### Directions
1. Please answer these questions about the post on the history of Monte Carlo methods:
(a) What did the second part of the series cover?
(b) Who posed the mathematical problem that the Metropolis algorithm solved?
(c) What field did Marshall Rosenbluth later found?
2. Carry the post on the history of Monte Carlo methods forward from its final sentence, in the same spoken style.

### Excerpt
History of Monte Carlo Methods - Part 3

Sebastian Nowozin - Fri 13 November 2015 -

This is the third part of a three part post. The first part covered the early history of Monte Carlo and the rejection sampling method, the second part covered sequential Monte Carlo.

Part 3

In this part we are going to look at Markov chain Monte Carlo.

The video file is also available for offline viewing as MP4/H.264 (114MB), WebM/VP8 (110MB), and WebM/VP9 (72MB) file.

(Click on the slide to advance, or use the previous/next buttons.)

(Also note there are three additional video visualization below.)

Transcript

(This is a slightly edited and link-annotated transcript of the audio in the above video. As this is spoken text, it is not as polished as my writing.)

Speaker: So this was one of family of Monte Carlo methods. I have too few time remaining but a little bit of time to talk about a completely different family of Monte Carlo methods and you may have heard this abbreviation before. It is called MCMC.

MCMC stands for Markov chain Monte Carlo and it is completely different from importance sampling. The basic difference is instead of growing a configuration or weighting configurations, I always have a certain state and I manipulate that state iteratively, and if I do this long enough then I have obtained a sample that is uniformly distributed. I will get into the details in a minute. I first want to talk briefly about the history.

It was invented by Marshall Rosenbluth but it is called the Metropolis algorithm. Why is that? Well, there were five authors on the paper. The first of which was Nicholas Metropolis. And I roughly sized the pictures according to contributions to the paper.

There are two different historical accounts of how the method came about and they agree on that Edward Teller posed the mathematical problem, and Marshall Rosenbluth solved it, and Arianna Rosenbluth implemented it, and the other two authors did not do anything. They ordered the author names alphabetically and Nicholas Metropolis happened to be head of the group at that time. In any case, two interesting things about it, all of these authors did not use the method in their following research. Also the method is now very, very popular. Actually, Marshall Rosenbluth afterwards founded the field of plasma physics, so he completely went into a different direction. At the turn of the 21st century, Jack Dongarra and Francis Sullivan, two researchers in scientific computing, were asking to compile a list of the top 10 algorithms of the 20th century and this was one of them in their list. And quicksort was another one. So it is really an important algorithm. First, the intuition, then a little bit formalization and how it applies to our problem.

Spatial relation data
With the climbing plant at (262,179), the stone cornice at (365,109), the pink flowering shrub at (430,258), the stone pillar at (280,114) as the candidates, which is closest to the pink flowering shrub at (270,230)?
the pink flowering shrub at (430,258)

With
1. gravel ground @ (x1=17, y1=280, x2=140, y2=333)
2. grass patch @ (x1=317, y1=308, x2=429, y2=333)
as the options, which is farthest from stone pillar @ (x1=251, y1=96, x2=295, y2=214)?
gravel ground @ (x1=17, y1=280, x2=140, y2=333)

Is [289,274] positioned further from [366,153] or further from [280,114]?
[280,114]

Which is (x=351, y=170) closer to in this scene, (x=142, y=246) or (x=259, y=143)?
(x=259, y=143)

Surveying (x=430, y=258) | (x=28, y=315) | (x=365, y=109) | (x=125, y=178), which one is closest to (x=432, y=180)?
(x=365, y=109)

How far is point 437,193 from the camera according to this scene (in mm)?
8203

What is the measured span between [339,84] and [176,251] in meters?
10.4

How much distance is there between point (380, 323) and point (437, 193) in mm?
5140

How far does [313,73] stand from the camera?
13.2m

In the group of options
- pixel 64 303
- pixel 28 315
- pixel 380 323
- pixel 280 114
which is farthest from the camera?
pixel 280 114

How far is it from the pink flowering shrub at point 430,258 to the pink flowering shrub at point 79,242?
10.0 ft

### Answers provided
1.
(a) Sequential Monte Carlo.
(b) Edward Teller.
(c) Plasma physics.

2.
So, here is the intuition. What the method does: it constructs a directed graph where each possible state is a node, and there are simple modifications you can make indicated by these directed arcs to transform one state into another state. For example, in our chain case, we could bend the chain at a certain node or we could maybe change the last state a little bit or something. Some simple transformations you can perform to transform one state into another state. Only a few for each state, only a few arcs that leave each state. And then it performs a random walk on this graph in such a way that if you perform the random walk long enough and then stop it, you are uniformly distributed across the whole graph, or according to some target probability distribution.

The graph is much too large to explicit construct, right? It has exponentially many configurations on our case, but it still it is able to perform a random walk on this graph. It is called Markov chain Monte Carlo because the basic concept is a Markov chain and I want to quickly introduce that concept to you. So here is a simple graph with just three states, A, B, and C. And imagine that you are standing at State B and you follow the very simple rule of sequentially walking along that graph. You see all the edges that leave your current state. They have numbers associated to them and these numbers sum up to one. So if you stand on State B, you have a 40% probability to move to State A, a 50% probability to move to State C, and a 10% probability to stay in State B. So you just follow that rule in each time step and you arrive at a new state.

(This is the video I showed, which is not visible in the slides above. The video file is also available as MP4/H.264 file (1MB).)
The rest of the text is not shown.